Dans la nef de droite se dresse un autel de marbre blanc élevé en l’honneur de la Sainte-Vierge et surmonté de sa statue. C’est l’accomplissement d’un vœu fait par la mère Nicoud, supérieure générale, le 31 mai 1832, pour obtenir que la communauté fût préservée du choléra qui désolait alors la France entière. L’autel fut bénit, le 7 octobre 1837, par M. Cattet, vicaire général et supérieur de la congrégation, sous le titre du Très-Saint-Cœur de Marie. Au côté gauche de l’autel majeur s’ouvre une chapelle en contre-haut qui renferme l’ancien chœur des Annonciades.

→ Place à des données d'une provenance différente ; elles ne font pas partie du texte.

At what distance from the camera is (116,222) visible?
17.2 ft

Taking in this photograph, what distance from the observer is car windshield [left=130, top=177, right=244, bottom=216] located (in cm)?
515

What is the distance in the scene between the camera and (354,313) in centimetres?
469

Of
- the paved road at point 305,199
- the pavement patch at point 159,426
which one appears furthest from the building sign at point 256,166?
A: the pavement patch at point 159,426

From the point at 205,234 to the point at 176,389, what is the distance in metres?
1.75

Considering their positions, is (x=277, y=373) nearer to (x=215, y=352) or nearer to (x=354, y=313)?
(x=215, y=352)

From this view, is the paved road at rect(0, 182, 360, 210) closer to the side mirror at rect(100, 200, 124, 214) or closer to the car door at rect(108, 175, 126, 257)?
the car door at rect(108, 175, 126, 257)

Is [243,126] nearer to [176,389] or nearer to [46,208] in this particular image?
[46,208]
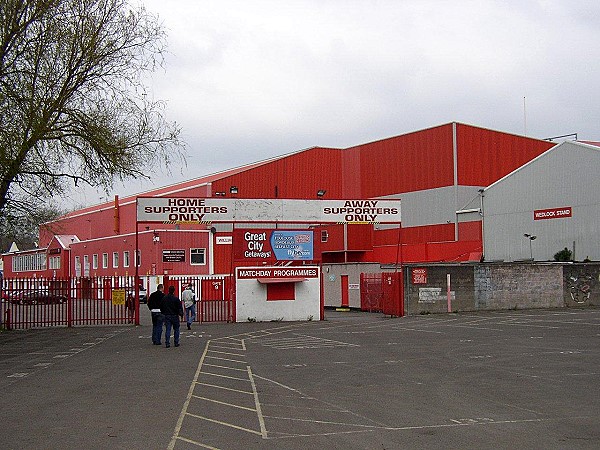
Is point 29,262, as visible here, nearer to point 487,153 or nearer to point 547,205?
point 487,153

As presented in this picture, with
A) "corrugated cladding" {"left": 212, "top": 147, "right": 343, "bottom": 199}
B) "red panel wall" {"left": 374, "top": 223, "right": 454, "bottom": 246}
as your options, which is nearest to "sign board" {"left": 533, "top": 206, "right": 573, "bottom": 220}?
"red panel wall" {"left": 374, "top": 223, "right": 454, "bottom": 246}

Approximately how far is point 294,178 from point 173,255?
11.4 metres

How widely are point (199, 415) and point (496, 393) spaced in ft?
16.0

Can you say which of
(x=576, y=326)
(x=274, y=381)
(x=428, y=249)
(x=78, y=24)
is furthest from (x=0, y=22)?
(x=428, y=249)

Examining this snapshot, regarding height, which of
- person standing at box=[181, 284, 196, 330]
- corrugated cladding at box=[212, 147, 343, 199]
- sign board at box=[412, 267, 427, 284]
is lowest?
person standing at box=[181, 284, 196, 330]

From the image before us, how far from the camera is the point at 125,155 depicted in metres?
23.5

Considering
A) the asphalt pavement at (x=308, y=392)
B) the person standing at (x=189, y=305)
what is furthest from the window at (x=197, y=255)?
the asphalt pavement at (x=308, y=392)

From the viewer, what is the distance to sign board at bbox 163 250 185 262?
2254 inches

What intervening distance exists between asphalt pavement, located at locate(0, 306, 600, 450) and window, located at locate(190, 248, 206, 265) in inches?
1359

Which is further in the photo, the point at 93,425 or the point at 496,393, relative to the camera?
the point at 496,393

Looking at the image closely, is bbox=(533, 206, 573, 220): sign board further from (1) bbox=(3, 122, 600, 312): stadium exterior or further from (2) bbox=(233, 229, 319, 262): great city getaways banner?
(2) bbox=(233, 229, 319, 262): great city getaways banner

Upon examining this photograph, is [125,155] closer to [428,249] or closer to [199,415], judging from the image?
[199,415]

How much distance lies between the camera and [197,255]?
2312 inches

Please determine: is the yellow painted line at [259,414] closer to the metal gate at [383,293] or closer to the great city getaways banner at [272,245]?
the great city getaways banner at [272,245]
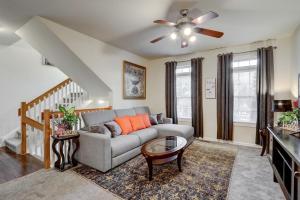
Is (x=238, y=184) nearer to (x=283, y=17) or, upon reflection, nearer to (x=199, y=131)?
(x=199, y=131)

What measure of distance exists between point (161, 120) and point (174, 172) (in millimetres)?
2101

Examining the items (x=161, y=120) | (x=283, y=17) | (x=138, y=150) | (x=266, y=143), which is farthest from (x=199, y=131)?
(x=283, y=17)

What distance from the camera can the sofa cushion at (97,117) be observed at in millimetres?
3117

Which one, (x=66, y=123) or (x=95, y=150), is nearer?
(x=95, y=150)

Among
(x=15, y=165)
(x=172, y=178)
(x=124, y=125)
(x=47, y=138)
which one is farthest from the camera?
(x=124, y=125)

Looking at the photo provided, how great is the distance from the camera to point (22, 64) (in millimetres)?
4492

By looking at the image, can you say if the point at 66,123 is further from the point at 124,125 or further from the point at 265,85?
the point at 265,85

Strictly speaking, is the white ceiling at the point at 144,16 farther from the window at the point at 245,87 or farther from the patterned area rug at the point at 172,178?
the patterned area rug at the point at 172,178

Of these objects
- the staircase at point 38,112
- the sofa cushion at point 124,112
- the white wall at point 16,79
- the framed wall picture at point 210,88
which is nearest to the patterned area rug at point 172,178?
the sofa cushion at point 124,112

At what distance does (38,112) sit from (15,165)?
1399 mm

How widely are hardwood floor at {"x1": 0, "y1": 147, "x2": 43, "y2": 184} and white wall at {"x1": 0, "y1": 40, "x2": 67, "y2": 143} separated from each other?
3.84ft

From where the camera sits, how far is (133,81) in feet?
16.1

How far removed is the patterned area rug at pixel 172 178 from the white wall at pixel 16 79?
3068mm

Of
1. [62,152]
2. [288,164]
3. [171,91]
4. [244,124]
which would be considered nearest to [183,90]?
[171,91]
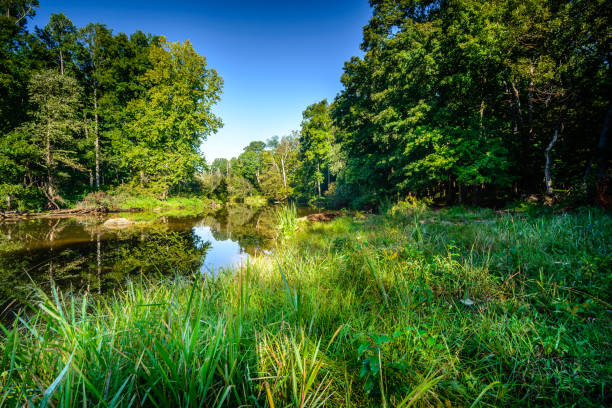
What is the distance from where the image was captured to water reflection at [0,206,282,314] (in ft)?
13.4

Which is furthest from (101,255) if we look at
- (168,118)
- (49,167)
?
(168,118)

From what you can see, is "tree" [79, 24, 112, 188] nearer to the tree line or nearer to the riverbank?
the riverbank

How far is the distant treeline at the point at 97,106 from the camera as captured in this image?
46.3 feet

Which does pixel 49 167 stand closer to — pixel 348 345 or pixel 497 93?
pixel 348 345

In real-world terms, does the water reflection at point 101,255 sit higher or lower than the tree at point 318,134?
lower

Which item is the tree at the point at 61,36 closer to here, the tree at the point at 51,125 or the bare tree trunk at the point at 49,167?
the tree at the point at 51,125

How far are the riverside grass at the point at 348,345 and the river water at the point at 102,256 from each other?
125cm

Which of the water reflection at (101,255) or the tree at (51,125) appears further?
the tree at (51,125)

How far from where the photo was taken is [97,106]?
65.3 feet

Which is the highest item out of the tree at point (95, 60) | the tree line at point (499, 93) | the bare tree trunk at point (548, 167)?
the tree at point (95, 60)

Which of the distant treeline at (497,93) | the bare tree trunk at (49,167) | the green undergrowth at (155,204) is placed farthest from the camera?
the green undergrowth at (155,204)

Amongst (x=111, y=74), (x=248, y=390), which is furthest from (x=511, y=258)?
(x=111, y=74)

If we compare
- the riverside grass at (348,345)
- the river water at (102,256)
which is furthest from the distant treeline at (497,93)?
the river water at (102,256)

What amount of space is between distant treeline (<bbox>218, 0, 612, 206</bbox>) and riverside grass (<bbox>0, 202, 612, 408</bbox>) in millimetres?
5630
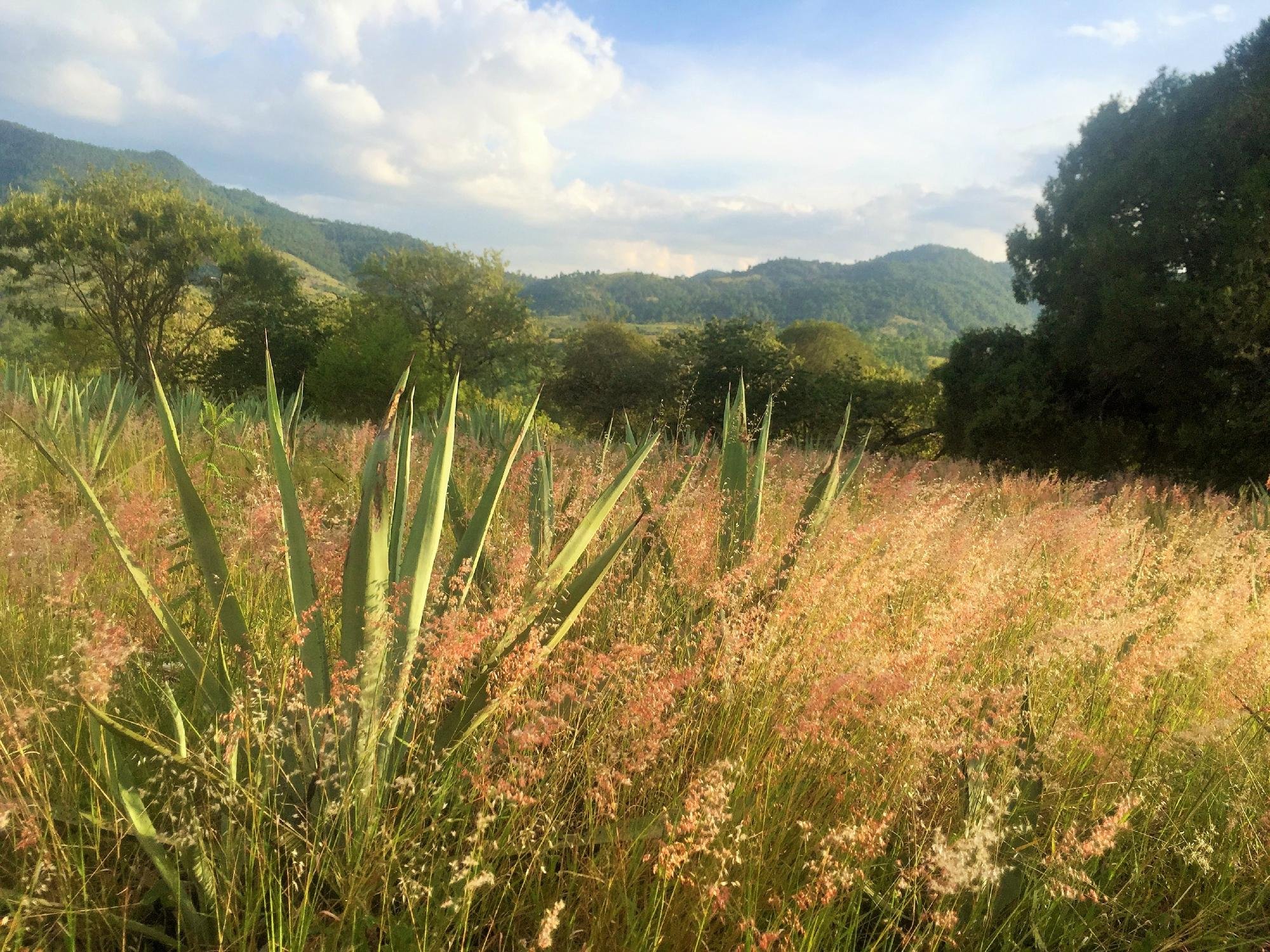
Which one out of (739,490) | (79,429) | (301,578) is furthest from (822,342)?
(301,578)

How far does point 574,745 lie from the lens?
61.1 inches

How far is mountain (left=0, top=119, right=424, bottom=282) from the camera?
138 meters

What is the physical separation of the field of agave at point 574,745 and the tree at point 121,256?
2402cm

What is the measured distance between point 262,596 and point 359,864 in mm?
1181

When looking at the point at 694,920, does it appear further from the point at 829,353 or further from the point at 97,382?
the point at 829,353

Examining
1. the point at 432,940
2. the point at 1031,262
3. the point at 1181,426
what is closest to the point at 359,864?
the point at 432,940

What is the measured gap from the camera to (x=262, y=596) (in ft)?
6.73

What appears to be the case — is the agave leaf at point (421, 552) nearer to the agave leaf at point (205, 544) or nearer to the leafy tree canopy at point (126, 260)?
the agave leaf at point (205, 544)

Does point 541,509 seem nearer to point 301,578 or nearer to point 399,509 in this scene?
point 399,509

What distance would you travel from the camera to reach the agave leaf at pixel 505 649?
137 cm

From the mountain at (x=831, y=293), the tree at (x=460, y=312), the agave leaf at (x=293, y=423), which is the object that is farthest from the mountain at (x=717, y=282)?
the agave leaf at (x=293, y=423)

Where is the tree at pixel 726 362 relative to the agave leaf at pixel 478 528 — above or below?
above

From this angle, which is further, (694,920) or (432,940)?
(694,920)

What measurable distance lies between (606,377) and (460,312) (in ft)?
39.8
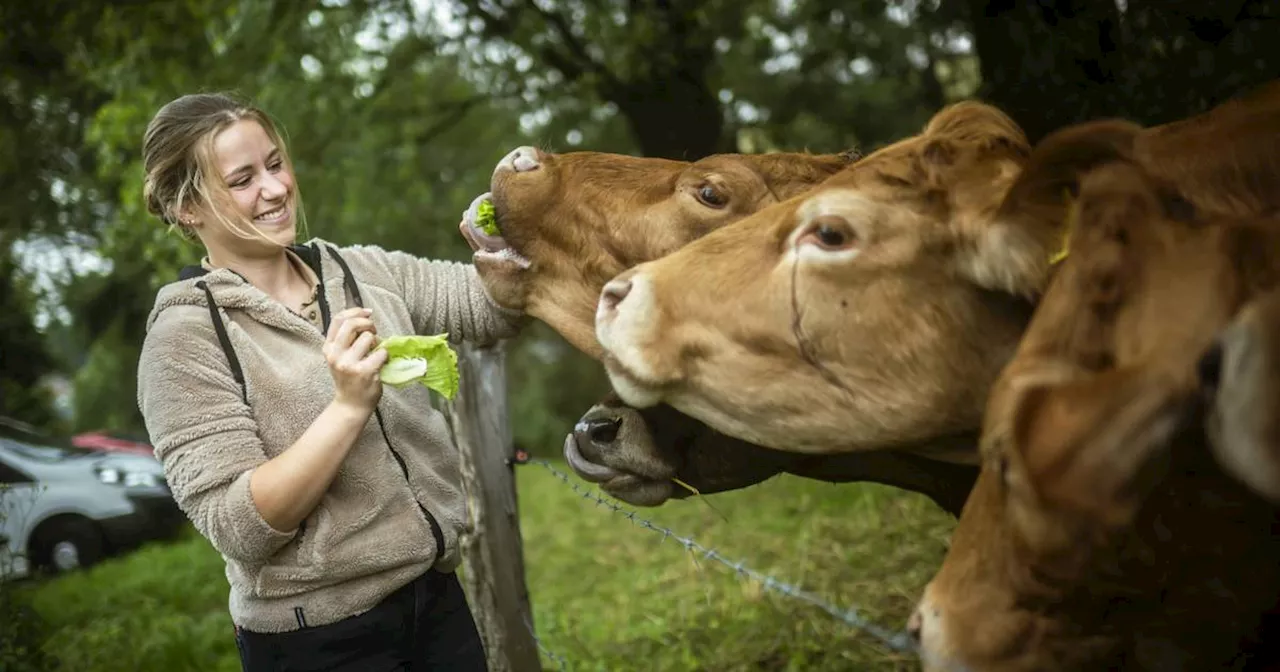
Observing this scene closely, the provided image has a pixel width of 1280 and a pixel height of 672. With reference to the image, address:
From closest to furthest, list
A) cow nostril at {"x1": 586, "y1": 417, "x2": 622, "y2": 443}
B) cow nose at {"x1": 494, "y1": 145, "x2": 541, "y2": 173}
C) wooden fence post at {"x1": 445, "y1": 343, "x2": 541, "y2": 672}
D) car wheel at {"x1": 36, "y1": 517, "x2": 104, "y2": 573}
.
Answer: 1. cow nostril at {"x1": 586, "y1": 417, "x2": 622, "y2": 443}
2. cow nose at {"x1": 494, "y1": 145, "x2": 541, "y2": 173}
3. wooden fence post at {"x1": 445, "y1": 343, "x2": 541, "y2": 672}
4. car wheel at {"x1": 36, "y1": 517, "x2": 104, "y2": 573}

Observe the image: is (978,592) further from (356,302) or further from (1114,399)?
(356,302)

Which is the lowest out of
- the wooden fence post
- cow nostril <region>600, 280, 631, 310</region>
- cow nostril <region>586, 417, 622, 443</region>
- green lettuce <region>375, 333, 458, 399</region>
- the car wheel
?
the car wheel

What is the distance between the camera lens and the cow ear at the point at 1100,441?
1.57 meters

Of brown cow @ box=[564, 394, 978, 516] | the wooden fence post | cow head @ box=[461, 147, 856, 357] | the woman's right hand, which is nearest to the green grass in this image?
the wooden fence post

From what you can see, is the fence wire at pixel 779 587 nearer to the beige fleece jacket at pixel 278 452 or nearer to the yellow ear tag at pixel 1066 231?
the beige fleece jacket at pixel 278 452

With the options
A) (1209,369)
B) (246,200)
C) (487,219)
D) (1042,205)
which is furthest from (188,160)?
(1209,369)

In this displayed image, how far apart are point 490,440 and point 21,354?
14064mm

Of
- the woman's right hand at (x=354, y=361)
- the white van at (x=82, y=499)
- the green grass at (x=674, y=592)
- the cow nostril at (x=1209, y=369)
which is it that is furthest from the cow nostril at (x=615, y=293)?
the white van at (x=82, y=499)

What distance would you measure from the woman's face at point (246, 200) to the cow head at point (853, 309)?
0.93 meters

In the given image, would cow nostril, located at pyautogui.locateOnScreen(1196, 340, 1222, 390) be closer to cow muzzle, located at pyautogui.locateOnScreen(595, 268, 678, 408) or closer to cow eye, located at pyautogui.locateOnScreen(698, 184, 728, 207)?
cow muzzle, located at pyautogui.locateOnScreen(595, 268, 678, 408)

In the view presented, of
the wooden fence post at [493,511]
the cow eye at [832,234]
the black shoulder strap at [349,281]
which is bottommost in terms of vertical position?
the wooden fence post at [493,511]

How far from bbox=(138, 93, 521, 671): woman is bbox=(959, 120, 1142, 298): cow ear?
134 centimetres

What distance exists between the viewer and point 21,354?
623 inches

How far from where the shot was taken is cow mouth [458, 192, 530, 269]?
3.06 m
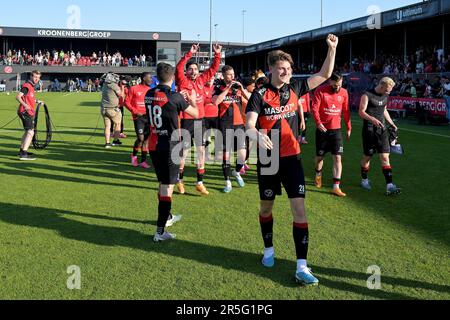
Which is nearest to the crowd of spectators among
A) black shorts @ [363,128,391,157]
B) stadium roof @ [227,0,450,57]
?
stadium roof @ [227,0,450,57]

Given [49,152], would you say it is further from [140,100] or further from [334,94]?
[334,94]

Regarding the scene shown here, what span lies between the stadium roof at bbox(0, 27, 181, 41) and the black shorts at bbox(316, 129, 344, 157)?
57311 millimetres

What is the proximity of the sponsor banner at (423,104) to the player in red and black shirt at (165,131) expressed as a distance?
16.5m

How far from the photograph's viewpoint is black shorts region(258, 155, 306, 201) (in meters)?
4.39

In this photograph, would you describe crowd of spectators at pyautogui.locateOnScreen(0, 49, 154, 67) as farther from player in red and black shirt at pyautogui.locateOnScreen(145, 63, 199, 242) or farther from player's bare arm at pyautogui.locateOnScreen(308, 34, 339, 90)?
player's bare arm at pyautogui.locateOnScreen(308, 34, 339, 90)

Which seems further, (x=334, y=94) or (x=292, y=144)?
(x=334, y=94)

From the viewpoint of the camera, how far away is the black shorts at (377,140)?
306 inches

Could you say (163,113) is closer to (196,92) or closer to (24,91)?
(196,92)

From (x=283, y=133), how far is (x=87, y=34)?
201ft

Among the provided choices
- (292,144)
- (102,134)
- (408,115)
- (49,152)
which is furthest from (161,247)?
(408,115)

L’église possède des reliques considérables de saint Boniface martyr, trouvées dans les catacombes et apportées de Rome, en 1846, par M. Dartigue, curé de Sainte-Blandine. De plus le trésor de la chapelle possède un souvenir insigne ; c’est un calice monumental portant en exergue à sa base : « Du second monastère de l’Annonciade céleste, 1700. » Ce calice, qui avait disparu pendant la tourmente révolutionnaire, fut retiré du milieu de débris de ferrailles destinées à être refondues, et grâce, sans doute, à l’inscription susdite, offert par un bijoutier à la communauté Saint-Charles, qui en fit l’acquisition. C’est un travail remarquable : au milieu de têtes d’anges, de gerbes d’épis et de grappes de raisins, le mystère de l’Annonciation y est représenté par l’apparition de l’archange Gabriel à Marie. À l’entrée latérale de la chapelle, mais à l’extérieur, se trouve un oratoire de la Vierge, avec statuette du xviie siècle, très vénérée.